Prezi: Die Präsentationssoftware Prezi bekommt hier einen eigenen Punkt, weil sie sich im Ansatz und in der Benutzung doch um einiges von PowerPoint und Keynote unterscheidet.

  • Bei einer Präsentation mit Prezi hat man oft den Eindruck, also würde man durch die einzelnen Punkte „fliegen“. Tatsächlich bekommt man zu Beginn ein Bild, bei dem meist eine Aufsicht auf die einzelnen Punkte zu sehen ist, die sich dann im Laufe der Präsentation ergänzen und genauer erläutert werden. Hier einmal ein Beispiel:
  • Die Erstellung einer Prezi-Präsentation ist ziemlich einfach und vieles erschließt sich automatisch. Für den Anfang kann man auch sehr gut mit den vorgeschlagenen Templates, zum Beispiel diesem hier für den Bereich Sales & Marketing, arbeiten.
  • Die vielen Möglichkeiten können einen dazu verführen, das eigentliche Ziel aus den Augen zu verlieren. Achte also immer wieder darauf, dass es bei deinem Thema nicht um möglichst viele bunte Bilder geht.
  • Prezi ist eine webbasierte Software und für den Start reicht auch ein Enjoy-Account. Auch hier kannst du bereits einstellen, wer deine Prezi sehen darf. Mehr Möglichkeiten bieten natürlich ein Pro-Account oder eine Account für Teams. Zu den verschiedenen Accounts findest du hier die entsprechenden Informationen. Schüler, Studierende und Lehrende erhalten besondere Konditionen.
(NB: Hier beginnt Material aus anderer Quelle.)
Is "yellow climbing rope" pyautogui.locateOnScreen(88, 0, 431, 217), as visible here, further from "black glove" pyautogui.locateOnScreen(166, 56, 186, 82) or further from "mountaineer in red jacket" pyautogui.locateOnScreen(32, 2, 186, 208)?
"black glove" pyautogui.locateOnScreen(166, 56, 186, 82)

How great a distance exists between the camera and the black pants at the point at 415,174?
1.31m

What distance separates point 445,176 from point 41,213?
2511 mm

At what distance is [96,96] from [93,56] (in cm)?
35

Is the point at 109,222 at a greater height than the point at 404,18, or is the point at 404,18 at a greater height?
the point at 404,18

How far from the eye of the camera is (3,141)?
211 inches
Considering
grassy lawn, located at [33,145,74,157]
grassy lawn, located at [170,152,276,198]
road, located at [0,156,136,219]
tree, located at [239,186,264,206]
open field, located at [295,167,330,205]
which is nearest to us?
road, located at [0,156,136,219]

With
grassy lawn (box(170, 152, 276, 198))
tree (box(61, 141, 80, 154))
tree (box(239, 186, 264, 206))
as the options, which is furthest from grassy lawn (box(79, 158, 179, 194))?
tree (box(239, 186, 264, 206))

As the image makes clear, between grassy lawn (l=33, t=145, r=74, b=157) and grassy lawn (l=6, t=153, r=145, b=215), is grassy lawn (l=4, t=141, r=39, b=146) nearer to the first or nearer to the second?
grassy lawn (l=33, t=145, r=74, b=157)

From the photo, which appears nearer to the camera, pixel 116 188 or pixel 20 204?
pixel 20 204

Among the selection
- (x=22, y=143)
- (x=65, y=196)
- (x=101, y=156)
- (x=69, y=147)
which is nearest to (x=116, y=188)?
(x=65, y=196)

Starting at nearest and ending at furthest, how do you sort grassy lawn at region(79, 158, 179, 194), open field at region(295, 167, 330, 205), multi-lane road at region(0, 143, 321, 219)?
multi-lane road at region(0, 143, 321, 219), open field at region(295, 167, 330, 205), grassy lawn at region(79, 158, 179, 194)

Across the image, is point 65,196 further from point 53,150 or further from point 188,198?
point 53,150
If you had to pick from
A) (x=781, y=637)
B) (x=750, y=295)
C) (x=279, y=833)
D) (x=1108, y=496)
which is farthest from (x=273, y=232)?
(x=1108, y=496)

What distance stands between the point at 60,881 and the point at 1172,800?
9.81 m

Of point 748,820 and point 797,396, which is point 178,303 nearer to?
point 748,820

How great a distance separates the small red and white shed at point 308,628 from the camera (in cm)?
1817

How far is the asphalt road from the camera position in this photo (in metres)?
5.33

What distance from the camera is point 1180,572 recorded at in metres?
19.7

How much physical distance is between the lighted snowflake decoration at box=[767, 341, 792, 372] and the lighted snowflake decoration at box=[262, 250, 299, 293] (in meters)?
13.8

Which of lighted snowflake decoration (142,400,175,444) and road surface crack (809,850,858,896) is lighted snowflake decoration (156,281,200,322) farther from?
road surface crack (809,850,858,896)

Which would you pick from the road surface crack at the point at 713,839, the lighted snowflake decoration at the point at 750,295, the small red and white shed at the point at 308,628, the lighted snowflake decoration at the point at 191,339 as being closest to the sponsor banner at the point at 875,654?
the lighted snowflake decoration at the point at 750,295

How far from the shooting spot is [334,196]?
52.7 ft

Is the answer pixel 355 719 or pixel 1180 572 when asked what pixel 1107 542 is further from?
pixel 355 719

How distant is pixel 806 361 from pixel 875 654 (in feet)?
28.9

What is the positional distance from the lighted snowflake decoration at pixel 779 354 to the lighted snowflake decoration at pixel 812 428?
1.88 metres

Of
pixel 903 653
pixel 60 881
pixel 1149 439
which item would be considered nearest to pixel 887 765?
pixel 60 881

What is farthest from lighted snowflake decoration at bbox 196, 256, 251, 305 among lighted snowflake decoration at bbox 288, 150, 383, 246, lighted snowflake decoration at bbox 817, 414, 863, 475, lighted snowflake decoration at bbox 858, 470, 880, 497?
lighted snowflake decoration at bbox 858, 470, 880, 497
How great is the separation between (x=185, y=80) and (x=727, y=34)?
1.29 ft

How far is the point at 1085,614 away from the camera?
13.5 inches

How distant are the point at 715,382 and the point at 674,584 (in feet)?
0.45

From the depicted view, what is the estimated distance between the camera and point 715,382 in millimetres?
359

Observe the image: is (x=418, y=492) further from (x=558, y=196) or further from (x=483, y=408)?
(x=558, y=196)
Flipchart: Ein Flipchart lässt sich sehr vielfältig einsetzen. So kannst du deine Folien bereits vorbereiten und in der Veranstaltung zeigen. Oder du nutzt diesen, um „live“ auf bestimmte Punkte hinzuweisen. Hier ein paar wichtige Tipps:

  • Drehe das Papier um, so dass man keine Kästchen sieht. Für dich als Zeichner bleiben diese weiterhin zu sehen;-)
  • Zeichne einen Rahmen. Das sorgt für einen Kontrast zum meisten weißen Metall des Flipcharts.
  • Besorge dir gute Stifte. Deine Stifte sollten prallvoll mit Tinte sein. So richtig PRALLVOLL! Trainer schwören meist auf Neuland-Stifte, die allerdings wesentlich teurer als andere sind. Ehrlich gesagt, diese Investition lohnt sich.
  • Weniger ist mehr! Auch hier brauchst du auf dem Papier nur sehr wenig Inhalt. Meist reichen einzelne Zahlen oder ein Symbol.

Metaplanwand/Pinboard: Auch eine Metaplanwand oder ein Pinboard kann eine sehr gute Ergänzung sein oder auch einzeln bei einer Präsentation genutzt werden. Üblicher ist allerdings der Einsatz bei Workshops oder Trainings. Hier nur ein paar einfache Tipps für den Einsatz:

  • Sorge für ausreichend Nadeln.
  • Teste einmal, wie leicht oder schwer sich die Nadeln in das Board bekommen lassen.
  • Paketpapier sorgt für mehr Ruhe anstatt des aufdringlichen Blaus, das man normalerweise findet.
  • Stelle das Boards, die Boards an den Platz, den dem du sie haben willst. Während einer Veranstaltung ist es doch meist recht unhandlich.

Links und Buchtipps:

  1. Gute Zusammenfassung, vor allem die Titel – den mit der Blutbank Konzern fand ich am Besten! Danke. Ich würde gerne noch mehr über Prezi erfahren – mag aber auch den Impuls, so viel freie, direkte Rede zu den Zuhörer/innen wie möglich und nur so viel Technik als Unterstützung wie nötig. Weniger ist (manchmal) mehr.

  2. Hallo Frau Blindert,

    Danke für die ausführliche Zusammenstellung! In meinen Augen ist es am allerwichtigsten, die Kernbotschaft vorher klar herausgearbeitet zu haben. Am zweitwichtigsten, die passende Handlungsaufforderung zum Schluss. Und dann pro Folie eine klare Kernaussage. Der Rest ist Kunst ;).